BOGOTA – Boasting superstars James Rodriguez and Radamel Falcao, Colombia is currently one of the world’s premier soccer nations.
But it once endured a lengthy gap between World Cup appearances, failing to qualify for six consecutive tournaments from 1966 to 1986.
Colombia’s first adventure at soccer’s premier event in 1962 in Chile had a touch of the bittersweet, as the South American country played the Soviet Union to a memorable 4-4 draw before being eliminated from the tournament by Yugoslavia in a 5-0 group-stage rout.
Fans of La Tricolor were hoping for a fresh opportunity soon, but circumstances conspired against the national team for nearly three decades.
Colombia came up empty in six consecutive World Cup qualifying campaigns, suffering both humiliating routs and agonizingly close losses in the process.
Adding to the woes of the soccer-crazy Andean nation, Colombia’s hopes of hosting the 1986 World Cup – the Mexico-based tournament where Argentine great Diego Maradona achieved soccer immortality – came to naught when the government of the time said the country could not meet FIFA’s financial demands.
Eventually, however, a new generation of talented young players led by visionary head coach Francisco Maturana came on the scene and provided hope for a change in the country’s fortunes.

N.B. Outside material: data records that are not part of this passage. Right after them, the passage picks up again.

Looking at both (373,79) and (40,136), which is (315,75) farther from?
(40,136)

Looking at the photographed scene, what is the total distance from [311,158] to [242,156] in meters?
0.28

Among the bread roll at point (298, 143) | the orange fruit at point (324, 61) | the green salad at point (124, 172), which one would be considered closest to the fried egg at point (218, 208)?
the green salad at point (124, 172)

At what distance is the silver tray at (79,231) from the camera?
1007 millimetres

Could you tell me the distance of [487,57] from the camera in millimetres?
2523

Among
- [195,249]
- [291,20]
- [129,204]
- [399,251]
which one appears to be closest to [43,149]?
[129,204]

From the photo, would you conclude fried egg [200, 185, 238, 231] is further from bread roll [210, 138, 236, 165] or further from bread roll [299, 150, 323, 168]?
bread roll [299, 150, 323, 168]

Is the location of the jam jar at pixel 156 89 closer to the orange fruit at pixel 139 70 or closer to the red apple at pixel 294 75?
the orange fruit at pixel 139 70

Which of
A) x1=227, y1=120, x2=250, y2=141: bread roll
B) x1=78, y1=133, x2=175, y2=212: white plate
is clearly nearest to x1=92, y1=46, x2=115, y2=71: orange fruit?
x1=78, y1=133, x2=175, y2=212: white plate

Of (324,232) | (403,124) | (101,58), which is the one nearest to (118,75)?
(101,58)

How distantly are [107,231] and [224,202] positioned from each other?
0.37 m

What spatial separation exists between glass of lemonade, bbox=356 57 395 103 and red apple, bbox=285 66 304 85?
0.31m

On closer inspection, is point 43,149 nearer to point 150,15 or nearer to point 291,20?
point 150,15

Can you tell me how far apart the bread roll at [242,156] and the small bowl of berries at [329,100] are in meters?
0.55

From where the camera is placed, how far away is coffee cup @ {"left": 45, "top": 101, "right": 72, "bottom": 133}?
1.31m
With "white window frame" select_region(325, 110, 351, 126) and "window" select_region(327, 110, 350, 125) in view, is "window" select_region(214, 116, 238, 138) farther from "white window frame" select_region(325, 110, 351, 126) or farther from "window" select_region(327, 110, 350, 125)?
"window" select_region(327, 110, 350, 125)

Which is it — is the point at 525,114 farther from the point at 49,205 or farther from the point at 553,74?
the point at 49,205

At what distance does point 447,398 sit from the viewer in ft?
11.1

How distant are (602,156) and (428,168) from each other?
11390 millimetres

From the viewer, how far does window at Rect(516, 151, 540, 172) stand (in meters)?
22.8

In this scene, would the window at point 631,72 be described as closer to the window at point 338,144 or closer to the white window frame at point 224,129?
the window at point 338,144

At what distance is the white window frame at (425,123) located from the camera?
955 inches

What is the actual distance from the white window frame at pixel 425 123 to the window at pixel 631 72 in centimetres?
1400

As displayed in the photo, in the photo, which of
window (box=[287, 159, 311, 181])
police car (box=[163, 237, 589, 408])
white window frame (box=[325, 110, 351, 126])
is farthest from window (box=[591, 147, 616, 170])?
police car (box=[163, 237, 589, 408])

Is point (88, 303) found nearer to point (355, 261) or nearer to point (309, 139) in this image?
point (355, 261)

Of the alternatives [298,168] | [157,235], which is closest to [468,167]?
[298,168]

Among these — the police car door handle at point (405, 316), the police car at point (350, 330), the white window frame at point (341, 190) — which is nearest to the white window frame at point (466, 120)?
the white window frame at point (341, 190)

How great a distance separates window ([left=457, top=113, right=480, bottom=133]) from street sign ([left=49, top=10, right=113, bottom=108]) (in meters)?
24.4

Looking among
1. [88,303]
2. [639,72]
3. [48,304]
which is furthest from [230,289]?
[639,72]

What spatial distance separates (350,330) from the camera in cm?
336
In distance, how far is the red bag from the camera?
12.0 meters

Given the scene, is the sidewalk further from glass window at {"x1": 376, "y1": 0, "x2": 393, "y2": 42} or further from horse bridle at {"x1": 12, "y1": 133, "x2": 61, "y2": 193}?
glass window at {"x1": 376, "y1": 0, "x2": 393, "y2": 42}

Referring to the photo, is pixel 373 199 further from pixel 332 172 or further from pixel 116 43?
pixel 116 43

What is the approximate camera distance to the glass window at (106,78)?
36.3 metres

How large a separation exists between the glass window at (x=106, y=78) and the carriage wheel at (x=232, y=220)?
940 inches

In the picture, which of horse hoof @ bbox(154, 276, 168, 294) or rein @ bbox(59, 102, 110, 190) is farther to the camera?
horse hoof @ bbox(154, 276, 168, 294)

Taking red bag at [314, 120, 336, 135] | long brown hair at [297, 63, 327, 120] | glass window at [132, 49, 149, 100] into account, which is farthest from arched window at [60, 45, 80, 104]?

First making a big splash with a third-place finish at the 1987 Copa America, that team began paving the way for Colombia’s return to the World Cup.
Finally, Colombia’s long wait was over when the team booked its place at the 1990 tournament in Italy with a 1-0 win on aggregate over Israel in an inter-confederation playoff.
Less than eight months later, Colombia defeated the United Arab Emirates 2-0 at Renato Dall’Ara Stadium in Bologna in what was its first World Cup match in 28 years.